If you want help honing your skills at Taos you don’t have to wait around for that one telemark instructor that only works two days a week, 15 out of Tao’s100 adult instructors telemark, as well as a handful of children instructors. A six-week weekend tele clinic, taught by tele guru, Hank, draws men and women from Santa Fe, Albuquerque, and Los Alamos.
Beta:
• Eat at Rhoda’s for a low-key atmosphere and great food from veggi pasta to duck to lobster.
• The Hondo Restaurant at the Inn at Snakedance has delicious and harty meals for a fairly hearty price. Carnivores should try the bacon-wrapped buffalo in shitake mushroom gravy.

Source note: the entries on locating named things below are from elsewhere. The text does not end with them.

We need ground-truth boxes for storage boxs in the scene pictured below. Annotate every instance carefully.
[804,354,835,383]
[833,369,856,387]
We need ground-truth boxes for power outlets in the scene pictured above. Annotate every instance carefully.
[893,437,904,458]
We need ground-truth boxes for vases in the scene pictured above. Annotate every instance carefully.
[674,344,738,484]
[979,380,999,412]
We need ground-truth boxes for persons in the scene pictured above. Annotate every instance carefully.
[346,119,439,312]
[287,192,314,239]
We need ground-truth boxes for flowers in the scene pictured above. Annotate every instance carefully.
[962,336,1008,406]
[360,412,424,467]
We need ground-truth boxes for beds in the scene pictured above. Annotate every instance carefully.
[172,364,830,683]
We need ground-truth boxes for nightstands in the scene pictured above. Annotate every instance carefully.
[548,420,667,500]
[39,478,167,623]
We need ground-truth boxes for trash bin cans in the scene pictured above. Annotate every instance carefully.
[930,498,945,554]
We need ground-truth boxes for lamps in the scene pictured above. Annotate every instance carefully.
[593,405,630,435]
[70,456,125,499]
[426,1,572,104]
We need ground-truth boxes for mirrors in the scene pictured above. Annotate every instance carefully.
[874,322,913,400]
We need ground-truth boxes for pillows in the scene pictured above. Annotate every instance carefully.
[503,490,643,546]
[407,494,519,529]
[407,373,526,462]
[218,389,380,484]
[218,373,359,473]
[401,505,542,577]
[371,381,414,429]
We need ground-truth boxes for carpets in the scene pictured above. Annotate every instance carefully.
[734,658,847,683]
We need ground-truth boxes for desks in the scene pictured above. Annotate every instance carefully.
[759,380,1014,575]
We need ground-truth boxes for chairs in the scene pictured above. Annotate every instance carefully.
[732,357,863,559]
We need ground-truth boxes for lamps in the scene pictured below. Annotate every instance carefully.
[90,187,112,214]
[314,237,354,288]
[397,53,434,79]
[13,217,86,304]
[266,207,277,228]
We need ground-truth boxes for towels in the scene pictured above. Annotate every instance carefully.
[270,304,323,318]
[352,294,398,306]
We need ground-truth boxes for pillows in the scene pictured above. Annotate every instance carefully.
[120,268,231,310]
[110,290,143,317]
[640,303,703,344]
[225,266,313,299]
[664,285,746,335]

Home made deserts from sinfully rich lava chocolate cake to coconut iced cream to crème Brule.
• For a reasonable price you can get a massage at the Inn at Snakedance – ask for Abeile.
• If it’s Thursday, try to find the “Martini Tree,” a tradition started by ski school founder, Ernie Blake, when he used the gin drink to coax a fearful student down Al’s Run. Serve yourself if you can find it. If not, the après-ski joint at the base called the Martini Tree is easier to find.
• Tele events like Demo Day, Tele Fun Day, the 6-week locals clinic, and tele ski week.